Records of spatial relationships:
☆ ☆ ☆ ☆ ☆ ☆ ☆
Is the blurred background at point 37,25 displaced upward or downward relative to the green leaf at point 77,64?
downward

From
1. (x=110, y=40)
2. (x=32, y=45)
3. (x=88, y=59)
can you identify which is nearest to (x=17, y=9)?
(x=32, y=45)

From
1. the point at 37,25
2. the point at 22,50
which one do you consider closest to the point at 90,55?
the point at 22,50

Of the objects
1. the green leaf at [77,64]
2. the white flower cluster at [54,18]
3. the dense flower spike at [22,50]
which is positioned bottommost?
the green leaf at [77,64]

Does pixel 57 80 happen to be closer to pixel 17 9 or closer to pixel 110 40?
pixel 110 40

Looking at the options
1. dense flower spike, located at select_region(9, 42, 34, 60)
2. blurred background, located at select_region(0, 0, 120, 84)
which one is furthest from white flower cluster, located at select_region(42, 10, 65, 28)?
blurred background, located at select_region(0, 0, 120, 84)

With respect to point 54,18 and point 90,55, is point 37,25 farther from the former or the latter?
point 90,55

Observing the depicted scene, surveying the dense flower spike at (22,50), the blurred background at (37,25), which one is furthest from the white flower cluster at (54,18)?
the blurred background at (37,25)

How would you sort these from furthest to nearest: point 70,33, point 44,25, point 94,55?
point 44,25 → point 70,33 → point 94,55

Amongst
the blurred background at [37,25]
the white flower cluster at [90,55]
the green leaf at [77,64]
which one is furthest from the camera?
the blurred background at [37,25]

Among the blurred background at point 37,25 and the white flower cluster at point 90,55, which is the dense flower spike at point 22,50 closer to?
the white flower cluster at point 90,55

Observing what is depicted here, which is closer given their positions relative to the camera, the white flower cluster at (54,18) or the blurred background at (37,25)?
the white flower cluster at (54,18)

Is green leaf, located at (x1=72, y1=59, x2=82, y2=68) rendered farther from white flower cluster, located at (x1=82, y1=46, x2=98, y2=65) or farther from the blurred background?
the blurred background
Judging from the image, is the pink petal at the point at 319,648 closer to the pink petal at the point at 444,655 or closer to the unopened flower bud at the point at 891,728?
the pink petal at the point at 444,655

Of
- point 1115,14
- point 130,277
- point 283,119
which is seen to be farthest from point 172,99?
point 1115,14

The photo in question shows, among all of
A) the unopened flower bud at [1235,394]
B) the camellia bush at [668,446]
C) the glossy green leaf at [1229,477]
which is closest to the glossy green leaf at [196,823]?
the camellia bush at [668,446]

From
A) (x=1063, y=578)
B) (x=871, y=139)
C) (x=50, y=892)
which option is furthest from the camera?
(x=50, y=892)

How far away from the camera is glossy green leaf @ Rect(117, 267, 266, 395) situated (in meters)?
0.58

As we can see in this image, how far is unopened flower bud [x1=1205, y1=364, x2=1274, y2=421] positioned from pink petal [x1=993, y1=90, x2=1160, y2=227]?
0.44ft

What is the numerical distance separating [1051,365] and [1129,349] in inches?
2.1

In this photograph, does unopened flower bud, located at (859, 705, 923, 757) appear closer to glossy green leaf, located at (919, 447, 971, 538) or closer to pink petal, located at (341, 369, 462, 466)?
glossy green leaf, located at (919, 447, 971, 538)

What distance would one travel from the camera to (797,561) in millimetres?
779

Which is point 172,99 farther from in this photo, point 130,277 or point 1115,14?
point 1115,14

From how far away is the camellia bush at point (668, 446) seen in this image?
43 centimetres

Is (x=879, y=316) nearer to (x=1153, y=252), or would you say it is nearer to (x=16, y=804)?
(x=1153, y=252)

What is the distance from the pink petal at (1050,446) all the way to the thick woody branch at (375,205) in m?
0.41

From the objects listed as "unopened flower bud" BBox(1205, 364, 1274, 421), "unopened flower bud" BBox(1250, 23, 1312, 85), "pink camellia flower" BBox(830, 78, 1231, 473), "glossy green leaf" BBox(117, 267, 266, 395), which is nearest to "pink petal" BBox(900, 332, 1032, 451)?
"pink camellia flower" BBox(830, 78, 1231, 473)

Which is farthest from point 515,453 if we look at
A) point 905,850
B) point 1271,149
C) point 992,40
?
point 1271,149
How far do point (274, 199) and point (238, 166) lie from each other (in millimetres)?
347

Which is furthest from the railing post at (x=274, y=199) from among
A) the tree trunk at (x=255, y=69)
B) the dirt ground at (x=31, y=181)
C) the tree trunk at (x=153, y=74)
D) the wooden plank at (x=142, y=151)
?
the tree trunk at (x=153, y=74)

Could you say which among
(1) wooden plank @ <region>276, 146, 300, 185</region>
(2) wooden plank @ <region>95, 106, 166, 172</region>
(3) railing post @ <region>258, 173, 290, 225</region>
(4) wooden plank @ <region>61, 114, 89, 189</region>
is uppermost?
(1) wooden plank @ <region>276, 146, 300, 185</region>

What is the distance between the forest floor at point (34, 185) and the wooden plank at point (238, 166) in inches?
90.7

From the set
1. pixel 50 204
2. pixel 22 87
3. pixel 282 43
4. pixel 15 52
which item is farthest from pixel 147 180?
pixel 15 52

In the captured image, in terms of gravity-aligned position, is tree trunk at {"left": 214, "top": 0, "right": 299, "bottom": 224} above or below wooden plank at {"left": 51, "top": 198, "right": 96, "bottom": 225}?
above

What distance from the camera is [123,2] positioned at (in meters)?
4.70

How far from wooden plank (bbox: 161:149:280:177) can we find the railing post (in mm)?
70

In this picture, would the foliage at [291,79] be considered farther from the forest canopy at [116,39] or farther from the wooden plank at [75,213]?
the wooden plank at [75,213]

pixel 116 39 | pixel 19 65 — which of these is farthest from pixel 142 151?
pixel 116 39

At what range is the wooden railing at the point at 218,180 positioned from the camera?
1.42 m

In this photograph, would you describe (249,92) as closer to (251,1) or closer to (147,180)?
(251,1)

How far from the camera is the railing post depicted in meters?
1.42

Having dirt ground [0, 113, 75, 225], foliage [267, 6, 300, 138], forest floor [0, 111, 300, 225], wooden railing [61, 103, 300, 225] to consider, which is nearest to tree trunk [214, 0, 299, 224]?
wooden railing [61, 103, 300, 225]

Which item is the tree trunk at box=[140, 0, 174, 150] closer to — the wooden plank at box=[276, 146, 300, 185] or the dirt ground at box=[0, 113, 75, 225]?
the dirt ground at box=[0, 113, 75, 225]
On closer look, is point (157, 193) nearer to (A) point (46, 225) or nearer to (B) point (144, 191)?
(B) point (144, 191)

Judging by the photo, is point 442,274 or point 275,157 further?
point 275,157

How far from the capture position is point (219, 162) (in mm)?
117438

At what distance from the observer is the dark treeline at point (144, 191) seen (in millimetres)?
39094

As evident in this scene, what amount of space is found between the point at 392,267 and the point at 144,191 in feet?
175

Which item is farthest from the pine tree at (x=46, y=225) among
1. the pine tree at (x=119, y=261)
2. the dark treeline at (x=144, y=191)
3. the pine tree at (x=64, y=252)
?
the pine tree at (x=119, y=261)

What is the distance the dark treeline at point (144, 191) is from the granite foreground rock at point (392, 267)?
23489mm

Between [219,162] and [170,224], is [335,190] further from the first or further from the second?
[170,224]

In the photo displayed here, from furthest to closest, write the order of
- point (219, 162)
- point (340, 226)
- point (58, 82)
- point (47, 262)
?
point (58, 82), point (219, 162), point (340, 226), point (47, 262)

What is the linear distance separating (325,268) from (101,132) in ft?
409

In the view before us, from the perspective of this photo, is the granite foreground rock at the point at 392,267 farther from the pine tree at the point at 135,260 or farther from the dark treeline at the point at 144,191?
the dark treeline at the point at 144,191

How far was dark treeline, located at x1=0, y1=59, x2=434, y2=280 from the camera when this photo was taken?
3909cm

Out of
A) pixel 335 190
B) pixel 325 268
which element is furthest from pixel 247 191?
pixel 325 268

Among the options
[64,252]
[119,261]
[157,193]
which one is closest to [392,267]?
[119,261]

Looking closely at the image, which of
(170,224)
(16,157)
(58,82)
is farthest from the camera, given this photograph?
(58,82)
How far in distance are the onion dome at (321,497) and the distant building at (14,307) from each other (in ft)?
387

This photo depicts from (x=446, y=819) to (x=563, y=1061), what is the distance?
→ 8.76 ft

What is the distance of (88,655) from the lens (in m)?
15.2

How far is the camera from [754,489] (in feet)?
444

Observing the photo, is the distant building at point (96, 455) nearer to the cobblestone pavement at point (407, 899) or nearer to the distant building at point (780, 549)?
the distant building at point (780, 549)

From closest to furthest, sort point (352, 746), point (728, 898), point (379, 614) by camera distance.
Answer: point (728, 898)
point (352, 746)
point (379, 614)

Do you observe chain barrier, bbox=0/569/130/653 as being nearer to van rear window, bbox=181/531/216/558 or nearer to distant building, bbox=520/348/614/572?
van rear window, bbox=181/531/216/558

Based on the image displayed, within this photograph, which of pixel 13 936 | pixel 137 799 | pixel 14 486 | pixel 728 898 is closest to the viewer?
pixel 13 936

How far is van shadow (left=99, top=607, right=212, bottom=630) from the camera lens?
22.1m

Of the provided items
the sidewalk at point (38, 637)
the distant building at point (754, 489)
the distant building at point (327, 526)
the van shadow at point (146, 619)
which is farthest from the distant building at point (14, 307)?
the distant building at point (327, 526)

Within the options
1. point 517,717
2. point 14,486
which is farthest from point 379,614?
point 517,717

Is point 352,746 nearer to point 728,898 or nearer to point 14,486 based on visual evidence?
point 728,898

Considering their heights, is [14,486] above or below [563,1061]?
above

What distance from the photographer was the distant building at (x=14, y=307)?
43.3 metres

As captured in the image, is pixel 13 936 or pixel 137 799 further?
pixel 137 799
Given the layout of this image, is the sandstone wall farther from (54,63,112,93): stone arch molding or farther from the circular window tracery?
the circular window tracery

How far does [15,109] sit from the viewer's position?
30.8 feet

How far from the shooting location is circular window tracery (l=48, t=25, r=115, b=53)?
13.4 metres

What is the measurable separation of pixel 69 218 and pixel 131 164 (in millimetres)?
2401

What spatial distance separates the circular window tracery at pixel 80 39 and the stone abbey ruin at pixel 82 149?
☆ ☆ ☆ ☆ ☆ ☆ ☆
Set task: Lay out the lines between the one holding "What distance from the photographer" and the one holding "13.4 metres", inclusive, as a Markdown table with the columns Row and Line. Skip any blank lines.

Written response:
| Row | Line |
|---|---|
| 1 | What distance from the photographer was the distant building at (x=14, y=307)? |
| 2 | 43.3 metres |
| 3 | As captured in the image, is pixel 13 936 or pixel 137 799 further? |
| 4 | pixel 137 799 |
| 5 | Given the layout of this image, is the sandstone wall farther from (54,63,112,93): stone arch molding or farther from the circular window tracery? |
| 6 | the circular window tracery |
| 7 | How far does [15,109] sit from the viewer's position? |
| 8 | 30.8 feet |
| 9 | How far from the shooting location is circular window tracery (l=48, t=25, r=115, b=53)? |
| 10 | 13.4 metres |